Sunrise Hospital and Medical Center may want to open a trauma center, but it faces an uphill battle finding the medical residents and specialists to staff it, members of the medical community said Wednesday.
Sunrise chief executive Allan Stipe said this week his hospital is interested in opening the area's second trauma center -- just a few miles from University Medical Center.
The hospital's interest in opening the area's second trauma center would require around-the-clock physicians with specialties in trauma surgery, orthopedic surgery, anesthesia, neurology and a number of other disciplines. It would also require a medical residency program, which right now exists only at the UMC.
Between staffing the center and setting up such a program, physicians and medical officials say Sunrise Hospital's proposed trauma center could prove difficult and costly.
"Right now, it's very difficult to attract those kinds of physicians to the Las Vegas area because of the continuing costs of malpractice insurance and managed care compensation," said Larry Matheis, executive director of the Nevada State Medical Association.
Matheis said given the high-risk nature of being a trauma physician, skyrocketing malpractice insurance rates have driven many specialists out of state while at the same time preventing others from coming here.
High malpractice insurance rates led to the closure of UMC's trauma center last year because doctors could no longer afford it. The center closed for 10 days because UMC did not have the required number of specialists to staff it.
A special legislative session was aimed at solving the problem by making capping emergency room and trauma physician's liability level at $50,000 per incident, easing the burden for hospitals with trauma centers.
Mike Walsh, UMC chief executive, said even after the medical malpractice legislation his hospital has trouble keeping its specialists.

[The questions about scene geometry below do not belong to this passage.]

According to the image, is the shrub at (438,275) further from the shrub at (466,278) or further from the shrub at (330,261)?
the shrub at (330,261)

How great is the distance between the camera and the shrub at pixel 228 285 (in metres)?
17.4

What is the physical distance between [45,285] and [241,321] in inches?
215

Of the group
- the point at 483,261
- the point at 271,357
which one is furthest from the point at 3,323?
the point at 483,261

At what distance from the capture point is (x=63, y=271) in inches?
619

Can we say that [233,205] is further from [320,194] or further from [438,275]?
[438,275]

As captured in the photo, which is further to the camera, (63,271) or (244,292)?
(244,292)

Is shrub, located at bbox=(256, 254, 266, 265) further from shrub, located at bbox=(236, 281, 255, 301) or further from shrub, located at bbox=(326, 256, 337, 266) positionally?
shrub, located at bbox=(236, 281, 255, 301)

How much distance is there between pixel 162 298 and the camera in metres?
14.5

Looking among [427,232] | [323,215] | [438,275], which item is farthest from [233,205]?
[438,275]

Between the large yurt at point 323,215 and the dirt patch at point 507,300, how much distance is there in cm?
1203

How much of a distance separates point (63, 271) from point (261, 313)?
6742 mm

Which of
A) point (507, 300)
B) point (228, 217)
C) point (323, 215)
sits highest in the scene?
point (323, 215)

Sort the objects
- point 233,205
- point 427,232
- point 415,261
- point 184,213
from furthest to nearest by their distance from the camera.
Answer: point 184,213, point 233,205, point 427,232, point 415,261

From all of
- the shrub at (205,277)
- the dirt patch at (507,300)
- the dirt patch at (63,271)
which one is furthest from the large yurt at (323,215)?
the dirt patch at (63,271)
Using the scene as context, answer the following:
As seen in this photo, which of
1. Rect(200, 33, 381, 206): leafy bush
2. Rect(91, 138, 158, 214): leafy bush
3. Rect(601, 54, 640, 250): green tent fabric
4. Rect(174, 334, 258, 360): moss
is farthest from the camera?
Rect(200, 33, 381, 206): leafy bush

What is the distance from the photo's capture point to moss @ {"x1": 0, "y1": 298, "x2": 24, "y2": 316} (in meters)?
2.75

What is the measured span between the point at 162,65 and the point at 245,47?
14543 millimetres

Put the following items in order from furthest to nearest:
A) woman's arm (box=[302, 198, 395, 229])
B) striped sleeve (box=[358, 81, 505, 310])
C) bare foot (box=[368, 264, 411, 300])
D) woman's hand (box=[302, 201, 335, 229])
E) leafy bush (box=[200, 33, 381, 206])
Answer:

"Creating a trauma center isn't exactly going to double our specialists," Walsh said. "They (Sunrise) are probably going to have to approach some of our specialists and ask if they want to split their time with us. That is probably going to, in the short term, create a negative effect on the trauma system as a whole."

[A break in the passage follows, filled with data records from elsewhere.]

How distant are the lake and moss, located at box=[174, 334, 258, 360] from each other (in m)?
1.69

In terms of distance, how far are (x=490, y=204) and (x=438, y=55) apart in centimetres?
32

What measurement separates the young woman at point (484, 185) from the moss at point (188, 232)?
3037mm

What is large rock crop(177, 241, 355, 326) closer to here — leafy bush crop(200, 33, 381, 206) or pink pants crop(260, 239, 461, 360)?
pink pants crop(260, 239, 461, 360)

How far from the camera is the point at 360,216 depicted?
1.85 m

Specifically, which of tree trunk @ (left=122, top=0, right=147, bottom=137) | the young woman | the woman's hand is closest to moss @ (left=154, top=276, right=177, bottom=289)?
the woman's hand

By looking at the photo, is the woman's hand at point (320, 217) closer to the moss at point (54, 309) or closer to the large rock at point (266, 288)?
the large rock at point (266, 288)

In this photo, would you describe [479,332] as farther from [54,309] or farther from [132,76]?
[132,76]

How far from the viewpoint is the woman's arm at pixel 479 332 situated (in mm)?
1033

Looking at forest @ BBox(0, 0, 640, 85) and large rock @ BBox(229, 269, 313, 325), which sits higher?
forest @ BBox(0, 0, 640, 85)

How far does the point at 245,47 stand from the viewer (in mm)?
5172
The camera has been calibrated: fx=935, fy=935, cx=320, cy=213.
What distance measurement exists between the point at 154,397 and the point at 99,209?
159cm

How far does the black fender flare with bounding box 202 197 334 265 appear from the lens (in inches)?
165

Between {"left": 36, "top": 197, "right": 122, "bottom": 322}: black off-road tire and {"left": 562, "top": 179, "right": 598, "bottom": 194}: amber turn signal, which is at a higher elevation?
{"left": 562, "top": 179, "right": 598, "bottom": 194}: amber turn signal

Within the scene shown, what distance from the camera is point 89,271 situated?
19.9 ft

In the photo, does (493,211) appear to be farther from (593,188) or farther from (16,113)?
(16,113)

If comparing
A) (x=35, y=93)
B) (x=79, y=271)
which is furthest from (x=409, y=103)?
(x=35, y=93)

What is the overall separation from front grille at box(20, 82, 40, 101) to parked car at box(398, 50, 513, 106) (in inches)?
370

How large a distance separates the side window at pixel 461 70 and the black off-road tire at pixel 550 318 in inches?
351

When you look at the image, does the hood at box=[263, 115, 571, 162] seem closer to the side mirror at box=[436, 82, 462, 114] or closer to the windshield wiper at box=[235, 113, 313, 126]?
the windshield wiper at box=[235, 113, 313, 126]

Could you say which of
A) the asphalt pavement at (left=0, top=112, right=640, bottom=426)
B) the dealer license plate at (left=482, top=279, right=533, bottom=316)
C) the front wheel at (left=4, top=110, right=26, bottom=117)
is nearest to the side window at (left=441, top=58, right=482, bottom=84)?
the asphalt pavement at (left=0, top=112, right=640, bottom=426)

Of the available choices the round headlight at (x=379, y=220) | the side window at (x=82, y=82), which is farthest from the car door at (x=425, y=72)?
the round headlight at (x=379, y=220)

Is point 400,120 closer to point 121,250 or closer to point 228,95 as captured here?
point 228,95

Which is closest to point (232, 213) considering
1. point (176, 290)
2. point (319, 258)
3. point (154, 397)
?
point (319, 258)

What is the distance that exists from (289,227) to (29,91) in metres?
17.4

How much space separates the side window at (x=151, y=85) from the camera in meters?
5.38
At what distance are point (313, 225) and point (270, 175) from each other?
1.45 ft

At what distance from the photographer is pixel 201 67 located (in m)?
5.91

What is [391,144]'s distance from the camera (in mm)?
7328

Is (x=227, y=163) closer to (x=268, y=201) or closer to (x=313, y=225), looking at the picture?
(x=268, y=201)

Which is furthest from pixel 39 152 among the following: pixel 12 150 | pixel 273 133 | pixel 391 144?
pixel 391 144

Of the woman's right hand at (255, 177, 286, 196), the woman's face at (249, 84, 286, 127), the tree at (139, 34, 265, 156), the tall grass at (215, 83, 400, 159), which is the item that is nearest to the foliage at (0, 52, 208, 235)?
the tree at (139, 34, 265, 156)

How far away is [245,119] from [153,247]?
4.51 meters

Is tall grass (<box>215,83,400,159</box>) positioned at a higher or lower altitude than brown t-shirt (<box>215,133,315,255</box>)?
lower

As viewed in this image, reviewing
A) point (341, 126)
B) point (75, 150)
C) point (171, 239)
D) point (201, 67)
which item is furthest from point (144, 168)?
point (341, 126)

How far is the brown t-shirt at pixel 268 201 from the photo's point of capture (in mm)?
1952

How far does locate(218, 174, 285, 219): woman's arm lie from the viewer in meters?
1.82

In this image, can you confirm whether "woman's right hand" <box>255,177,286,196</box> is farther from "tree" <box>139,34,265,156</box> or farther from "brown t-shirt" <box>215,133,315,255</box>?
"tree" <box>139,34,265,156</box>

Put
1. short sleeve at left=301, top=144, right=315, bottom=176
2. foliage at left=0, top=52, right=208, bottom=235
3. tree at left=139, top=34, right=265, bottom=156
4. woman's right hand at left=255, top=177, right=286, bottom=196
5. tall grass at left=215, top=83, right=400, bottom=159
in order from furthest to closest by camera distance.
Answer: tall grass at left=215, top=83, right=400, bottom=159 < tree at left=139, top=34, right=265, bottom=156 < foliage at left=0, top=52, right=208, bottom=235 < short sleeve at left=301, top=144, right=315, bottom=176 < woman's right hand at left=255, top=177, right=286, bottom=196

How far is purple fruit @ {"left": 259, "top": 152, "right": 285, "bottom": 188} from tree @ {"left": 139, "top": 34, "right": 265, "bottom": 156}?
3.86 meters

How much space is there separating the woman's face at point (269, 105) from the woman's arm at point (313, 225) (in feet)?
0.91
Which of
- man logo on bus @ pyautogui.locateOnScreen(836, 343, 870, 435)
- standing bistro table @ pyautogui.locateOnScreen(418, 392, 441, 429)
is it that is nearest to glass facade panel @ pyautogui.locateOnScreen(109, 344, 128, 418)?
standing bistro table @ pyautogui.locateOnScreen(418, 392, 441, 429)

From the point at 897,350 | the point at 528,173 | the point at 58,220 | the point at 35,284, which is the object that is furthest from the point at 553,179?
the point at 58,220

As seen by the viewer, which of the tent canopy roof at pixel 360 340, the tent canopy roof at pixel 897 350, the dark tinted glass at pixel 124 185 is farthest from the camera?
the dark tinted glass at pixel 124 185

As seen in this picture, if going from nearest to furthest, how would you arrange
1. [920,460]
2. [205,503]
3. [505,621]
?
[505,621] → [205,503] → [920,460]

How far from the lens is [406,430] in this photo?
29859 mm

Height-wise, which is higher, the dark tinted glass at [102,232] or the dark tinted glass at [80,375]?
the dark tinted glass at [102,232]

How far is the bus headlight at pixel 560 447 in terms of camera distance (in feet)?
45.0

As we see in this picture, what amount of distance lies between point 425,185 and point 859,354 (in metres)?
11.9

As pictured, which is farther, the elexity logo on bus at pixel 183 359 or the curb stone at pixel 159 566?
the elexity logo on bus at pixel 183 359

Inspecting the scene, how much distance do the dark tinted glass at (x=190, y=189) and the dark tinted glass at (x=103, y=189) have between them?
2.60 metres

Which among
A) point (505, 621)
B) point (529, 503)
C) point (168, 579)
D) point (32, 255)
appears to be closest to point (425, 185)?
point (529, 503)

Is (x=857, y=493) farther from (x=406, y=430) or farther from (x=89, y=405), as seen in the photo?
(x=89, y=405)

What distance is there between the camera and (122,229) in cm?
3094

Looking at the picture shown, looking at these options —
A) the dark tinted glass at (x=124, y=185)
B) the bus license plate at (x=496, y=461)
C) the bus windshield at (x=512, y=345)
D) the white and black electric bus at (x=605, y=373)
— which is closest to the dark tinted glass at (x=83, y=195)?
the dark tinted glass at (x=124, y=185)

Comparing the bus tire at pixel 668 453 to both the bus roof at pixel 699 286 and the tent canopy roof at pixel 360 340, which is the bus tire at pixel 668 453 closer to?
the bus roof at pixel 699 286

But if malpractice rates prevent too many specialists from coming to the state, Sunrise Hospital may have to pull personnel from its on-staff physicians to man the trauma center. According to one doctor, that may not be a popular move.

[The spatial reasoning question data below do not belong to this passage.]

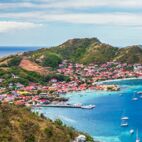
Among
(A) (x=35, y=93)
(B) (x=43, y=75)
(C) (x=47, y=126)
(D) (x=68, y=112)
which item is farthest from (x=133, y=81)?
(C) (x=47, y=126)

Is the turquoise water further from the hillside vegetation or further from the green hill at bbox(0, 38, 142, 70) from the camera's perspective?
the green hill at bbox(0, 38, 142, 70)

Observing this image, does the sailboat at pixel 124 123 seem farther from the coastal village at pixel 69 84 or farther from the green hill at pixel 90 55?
the green hill at pixel 90 55

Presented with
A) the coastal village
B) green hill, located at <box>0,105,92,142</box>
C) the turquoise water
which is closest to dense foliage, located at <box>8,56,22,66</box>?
the coastal village

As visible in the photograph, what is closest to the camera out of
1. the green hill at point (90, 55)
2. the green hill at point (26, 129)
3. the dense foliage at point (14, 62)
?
the green hill at point (26, 129)

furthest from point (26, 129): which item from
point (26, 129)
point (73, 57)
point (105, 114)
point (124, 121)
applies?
point (73, 57)

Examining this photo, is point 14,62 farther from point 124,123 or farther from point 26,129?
point 26,129

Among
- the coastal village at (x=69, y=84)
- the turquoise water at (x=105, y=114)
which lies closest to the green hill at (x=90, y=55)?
the coastal village at (x=69, y=84)
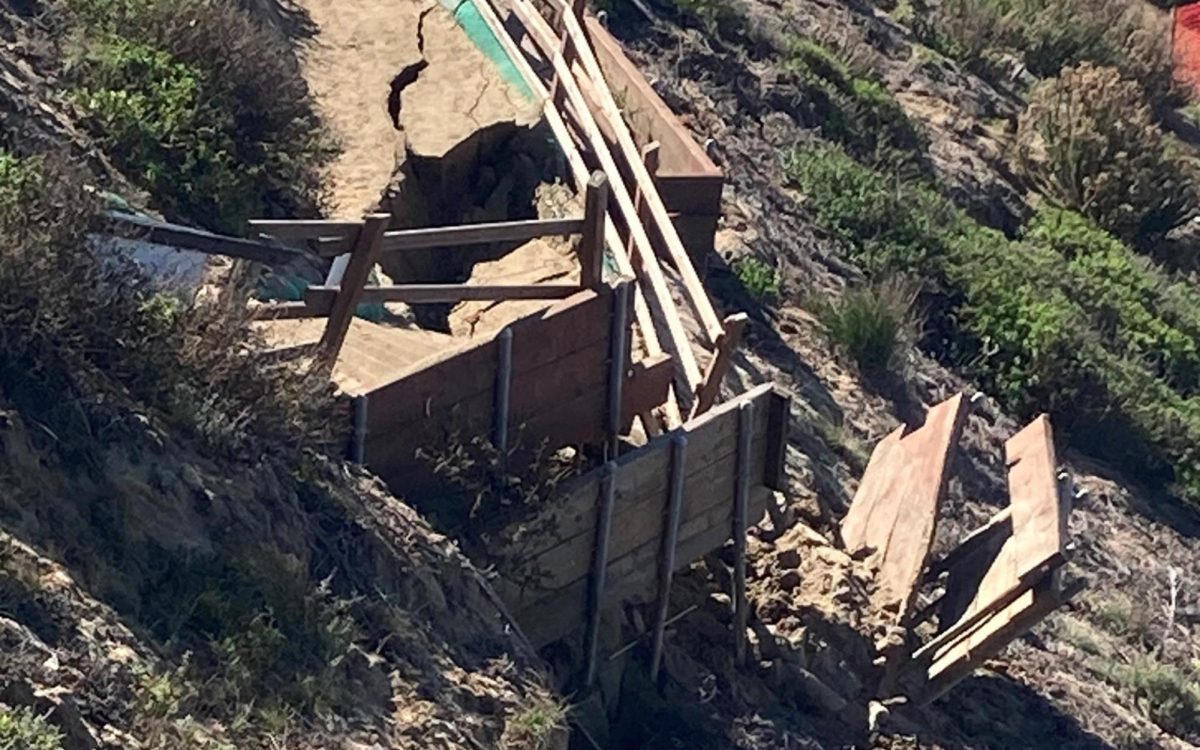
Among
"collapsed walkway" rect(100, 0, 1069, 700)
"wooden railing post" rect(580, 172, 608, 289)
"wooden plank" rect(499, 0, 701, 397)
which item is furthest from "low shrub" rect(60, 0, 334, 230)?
"wooden railing post" rect(580, 172, 608, 289)

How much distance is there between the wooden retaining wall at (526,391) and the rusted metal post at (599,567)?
36cm

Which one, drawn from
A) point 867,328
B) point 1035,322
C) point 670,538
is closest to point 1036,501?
point 670,538

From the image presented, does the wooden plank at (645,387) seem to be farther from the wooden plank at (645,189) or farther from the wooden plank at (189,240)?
the wooden plank at (189,240)

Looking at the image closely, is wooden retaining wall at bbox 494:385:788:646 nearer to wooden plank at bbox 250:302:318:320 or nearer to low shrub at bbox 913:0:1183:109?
wooden plank at bbox 250:302:318:320

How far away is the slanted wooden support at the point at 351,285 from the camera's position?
27.8ft

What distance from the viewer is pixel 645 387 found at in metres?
9.70

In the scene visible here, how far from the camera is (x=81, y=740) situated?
19.0 feet

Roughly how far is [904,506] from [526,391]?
2624 millimetres

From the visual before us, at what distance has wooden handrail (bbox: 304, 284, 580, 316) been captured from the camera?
860 cm

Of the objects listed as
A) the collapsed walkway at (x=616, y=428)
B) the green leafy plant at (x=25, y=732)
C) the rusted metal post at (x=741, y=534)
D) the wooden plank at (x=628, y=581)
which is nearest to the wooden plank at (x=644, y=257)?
the collapsed walkway at (x=616, y=428)

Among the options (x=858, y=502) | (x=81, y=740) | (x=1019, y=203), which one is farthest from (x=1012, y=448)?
(x=1019, y=203)

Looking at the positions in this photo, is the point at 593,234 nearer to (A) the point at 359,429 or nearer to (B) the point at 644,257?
(B) the point at 644,257

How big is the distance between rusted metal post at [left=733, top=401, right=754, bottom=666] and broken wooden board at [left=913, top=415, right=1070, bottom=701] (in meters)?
1.03

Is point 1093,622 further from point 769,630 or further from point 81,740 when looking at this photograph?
point 81,740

"If you make a trauma center at Sunrise, those doctors will migrate elsewhere," said Jonathan Camp, a pediatric orthopedic surgeon affiliated with the hospital. "A trauma center has a certain unpredictability to it."
UMC's trauma center is designated as a level-one center, which is the top level a hospital can achieve, allowing it to handle any level of trauma.
Walsh questioned whether there was a need for another center. He said that over the last five years the population has grown about 24 percent, and the number of traumas has grown only 8 percent.
"The assumption that Sunrise is making is that as the population grows, the number of traumas is growing in parallel," he said. "That's just not true."
Walsh said he isn't against another trauma center but said "people in the community should get together and decide, based on where the traumas are coming from, where it should be placed."
Stipe told the Sun earlier this week that his staff was "seriously pursuing" the idea of opening a trauma center. He said the city could use another center and said his facility is logically the next hospital to open a trauma center.
On Wednesday Sunrise officials would not give further details.
"We're in the very early stages of considering a trauma center," said Cheryl Smith, Sunrise Hospital spokeswoman. "I think it's very premature to get into specific details." Aside from staffing issues, in receiving the designation of a level-one trauma center Sunrise would need to establish a surgical residency program, which right now exists between the University of Nevada Medical School and the University Medical Center.
"I think (a residency program) is actually part of the mission of a level one trauma unit," said Michael Harter, vice dean of UNR's medical school.
Harter said that the agreement between UNR and UMC allows Medicaid to pay for 19 surgical residents. Since that agreement does not allow any subsidized surgical slots for Sunrise Hospital, the hospital would have to pay for its residents out-of-pocket.
Harter said Sunrise would also have to find a program from out of state that is willing to send residents to Las Vegas.
"If Sunrise were to have residents from another program, they probably would have to pay the full cost of those residents and that's not cheap," Harter said.